- Show that the infinite series Sum(n=1, infinity, 1/n^(1+t*i)) diverges for all t, not just for t=0 which is the harmonic series. It seems that the curvature induced by the imaginary part might be able to nudge the slow growth to infinity of the harmonic series back down to finiteness; however, this is almost certainly incorrect. Despite the series presumably diverging, zeta(1+t*i) can be computed by analytic continuation.
- Riemann's reflection functional equation for zeta allows calculating zeta(1-s) given the value of zeta(s). The defining series converges for Re(s)>1, so from that, we can also calculate zeta for Re(s)<0. The only region we can't calculate is 0<=Re(s)<=1. But that is the critical strip! That's where all the interesting stuff happens! That's where the million dollars lies! (Obviously there are other formulae to calculate zeta within the critical strip.)
Although the series converges for all Re(s)>1, it converges quite slowly near 1. This is not too surprising, since it diverges quite slowly at 1.
? s=1.01
? zeta(s)
100.58
? sum(n=1,1000000,n^(-s))
time = 7,485 ms.
13.48- Something I would like to see (this probably exists in a textbook or maybe Riemann's original paper): Here is a expression for zeta which can be used to compute its value for the entire complex plane, and proofs of analyticity of the expression and that it coincides with the p-series for Re(s)>1. If the expression is defined piecewise, then we need to show the function remains analytic across the piece boundaries.

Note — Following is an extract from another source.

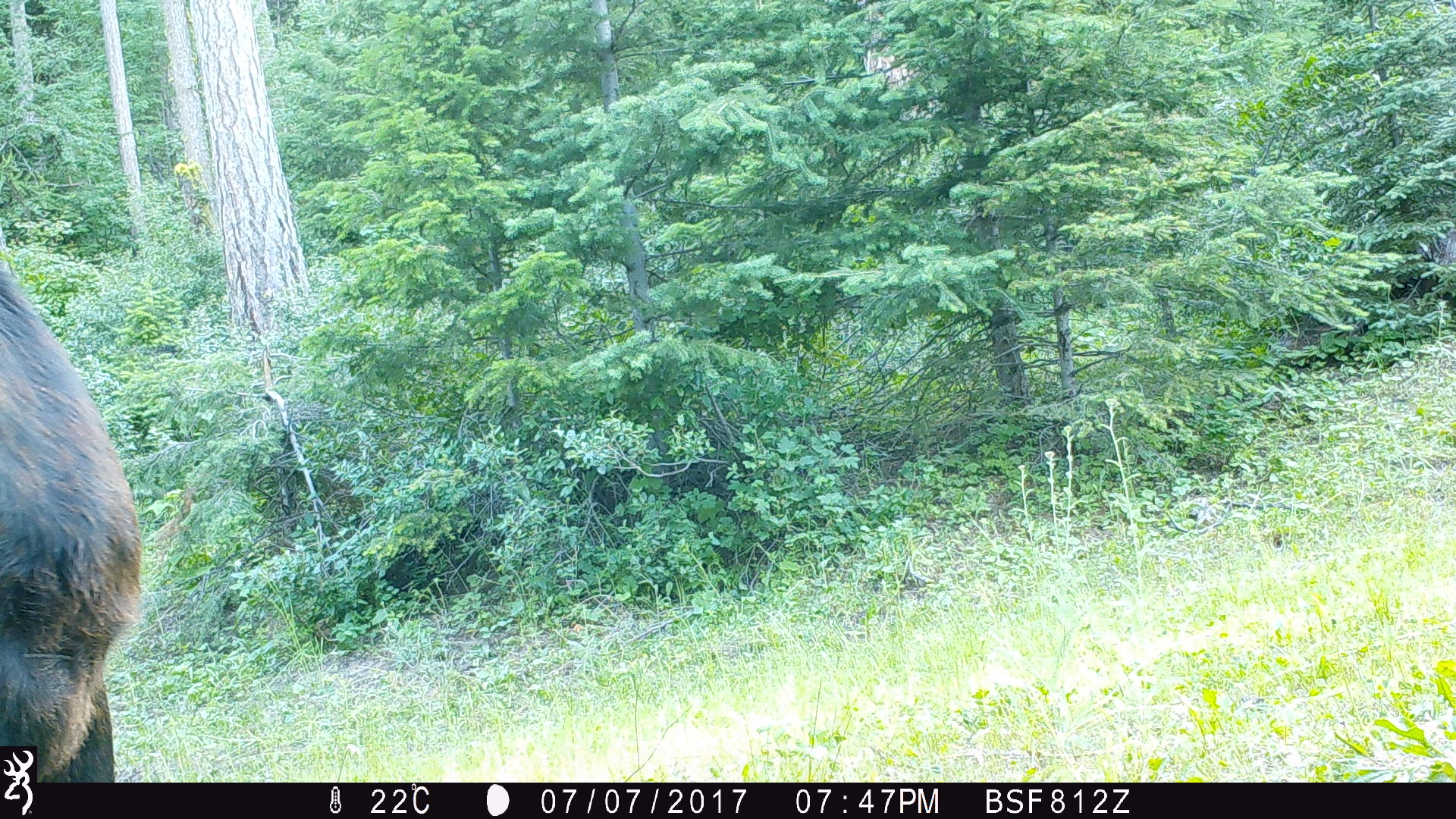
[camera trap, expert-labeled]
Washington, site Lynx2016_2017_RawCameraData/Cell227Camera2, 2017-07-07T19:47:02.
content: unidentified animal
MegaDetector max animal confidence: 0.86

- The transformation (1-2^(1-s))*zeta(s)=DirichletEta(s) (from Mathworld) (also this YouTube video) does provide an expression which converges for Re(s)>0, thanks to the alternating series. The rest of the complex plane can be gotten by using the reflection functional equation. The critical strip can be evaluated both directly through eta and through applying the reflection equation. This probably explains why zeroes in the critical strip are symmetric around Re(s)=1/2.
- Getting zeta(0) using the method above does not straightforwardly work. Although eta(1)=log 2, one runs into madness like zeta(1) being undefined, log 2=0*zeta(1), and the gamma function being undefined at zero.
- The gamma function is also undefined at negative even integers, but I don't think that matters for any other place we would like to use the reflection equation.